## start

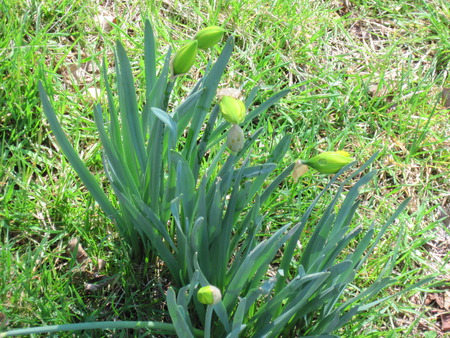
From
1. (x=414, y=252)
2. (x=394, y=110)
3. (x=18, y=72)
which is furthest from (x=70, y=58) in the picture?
(x=414, y=252)

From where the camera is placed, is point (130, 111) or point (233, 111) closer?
point (233, 111)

## end

Requirement ->
Write out the records above exactly as they appear, leaving out any pictures.

Worked answer ->
From
1. (x=414, y=252)
2. (x=394, y=110)
3. (x=18, y=72)
which is furthest from (x=70, y=58) in the picture?
(x=414, y=252)

From where the camera is placed, is point (130, 111) or point (233, 111) closer?
point (233, 111)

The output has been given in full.